Dr. Jonathan Lundgren
October 14, 2023
Christina and I were recently in San Giovanni on Lake Como in Italy. One evening, we climbed steep steps through a maze of ancient stone buildings and houses. The cobblestone streets were intermixed with asphalt as modernization ebbed and flowed through this tiny town over centuries. Before we knew it, we were overlooking several miles of the lake. The Italian alps were framed by blue sky, and eventually a sunset, that seemed straight out of a fairy tale.
As we watched, the spire of the church down near the water peacefully and slowly began to chime: the sound of church bells. San Giovanni’s soft music quieted, and across the lake the bells of Tremezzo could be heard, and then the bells of Lenno carried the song southward. The bells never competed, they just beautifully explained to their friends and family across the lake that everything was all right.
Here I was introduced to the concept of campanalismo. It refers to food that is produced within the sound of a church’s bells. This simple word defines a historic culture of food. Each town is proud of the unique local dishes and flavors that its soil and plants and history has produced. Its sense of family and community.
As globalization became the priority in Italy and beyond, the concept of campanalismo became a stigma. With all of the new opportunities afforded by technology, why would you want to eat from your own community?
So much effort has gone into tipping the balance of power out of the hands of consumers and fooling them into thinking that they have more power than ever. Cheap energy meant that it is easy to drive the 30 minutes to the nearest large town to participate in the illusion of choice. More grain and beef are being produced than ever, but farming communities seldom eat what they are growing. Some large corporations consolidated a food system.
Fewer and fewer bells are heard.
One of the greatest stories of my life is that I get to intimately see a continent’s food system. Not reading about it, or talking about it. Actually feeling the soils in my fingers, smelling the plants, and hearing the birds and insects. Meeting the farmers and their families, and nourishing my body with the food that they produce. We are creating an inventory of a continent’s food system; its regenerative food system especially. Most importantly, with all of my senses, I am feeling the spirits of hundreds of farms.
The nature of this exploration has defined contrasts that help to illuminate future paths.
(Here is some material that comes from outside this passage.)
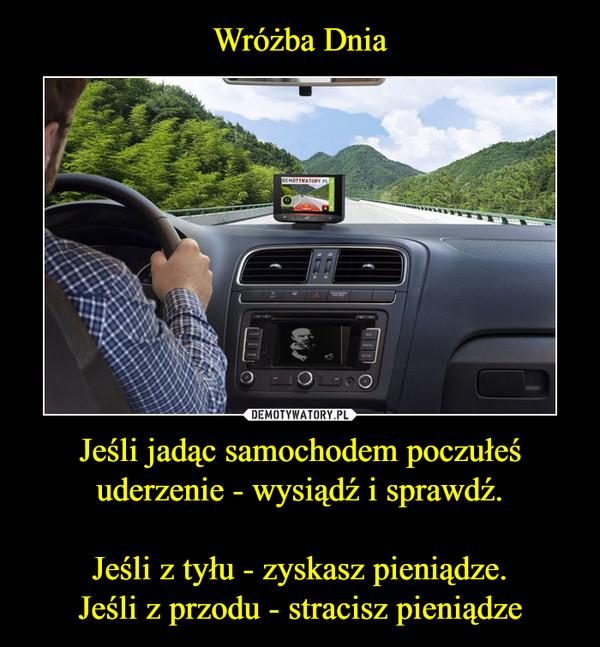 Jeśli jadąc samochodem poczułeś uderzenie - wysiądź i sprawdź.Jeśli z tyłu - zyskasz pieniądze.Jeśli z przodu - stracisz pieniądze –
I learned in early July that the farmers of Kansas have a lot to teach. For the past 150 years, misled Kansas farmers have been beating the hell out of their soils and draining their aquifers. The result is that most of the small towns throughout the state are as dried up as what remains of their soils. It too often feels like forsaken land. We visited 20 farms that are writing a new chapter to this story.
On these farms, tilled cropland is being converted into grass. Well managed animals are returning to this land (not in confinements). Urban farms are emerging to help connect the next generation to food, and to grow healthy food for their communities. Elderly farmers are giving young farmers a leg up to get started. Women farmers are active and guiding in the community we sampled.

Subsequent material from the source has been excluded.